TO DO -
[A] In the anubias thread, why do fertilizer tabs do little for anubias?
[B] Write the next reply in the anubias thread, following the last post shown.

TEXT SECTION -

--- START ---

# Anubias plant ??'s



## garstrom (Jan 5, 2014)

My anubias plant has some issue's , 
Fertilized with tabs
once a month with iron
med light
growing on a rock

has brown around the edges of leafs

What to do???


----------



## oldpunk (Dec 9, 2012)

Pics?


----------



## rick dale (Feb 26, 2014)

I ended up taking mine out. Seems like they always had problems .


----------



## Marshall (Jul 8, 2013)

Brown algea is common on anubias due to their slow growth, they really need to be in a shaded area to not have algea problems, 

as for the fertiliser tabs, they wont do anything much for anubias as they are not root feeders, you would need a liquid fertiliser for it, but you don't really need it in a low tech set up


----------



## majerah1 (Oct 29, 2010)

Marshall said:


> Brown algea is common on anubias due to their slow growth, they really need to be in a shaded area to not have algea problems,
> 
> as for the fertiliser tabs, they wont do anything much for anubias as they are not root feeders, you would need a liquid fertiliser for it, but you don't really need it in a low tech set up



Agree with all of this. Mine I keep under driftwood or other plants, in a shaded area.

--- END ---

SUPPLIED INFORMATION -
--- START ---

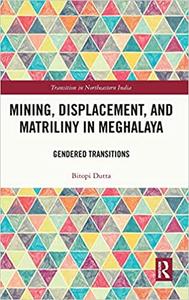 Mining, Displacement, and Matriliny in Meghalaya Gendered Transitions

--- END ---

ANSWERS IN ORDER -
[A] Anubias are not root feeders, so they would need a liquid fertilizer instead.

[B]
----------



## garstrom (Jan 5, 2014)

Thanks, I,ve been trying for a higher light system, and moved some plants around, the annubias had yellow leaves so I gave it a shot of iron and moved it higher towards the light, obviously that was the wrong thing to do, I'll relocate it under the driftwood. I was trying to download a pic but was not able to get it out of my gallery to a new thread.
Thanks again for your help.


----------



## Marshall (Jul 8, 2013)

This one?



Brown algae, mine all have the same unfortunately


----------



## garstrom (Jan 5, 2014)

That's the one!!!! Can you cure the Brown Algae?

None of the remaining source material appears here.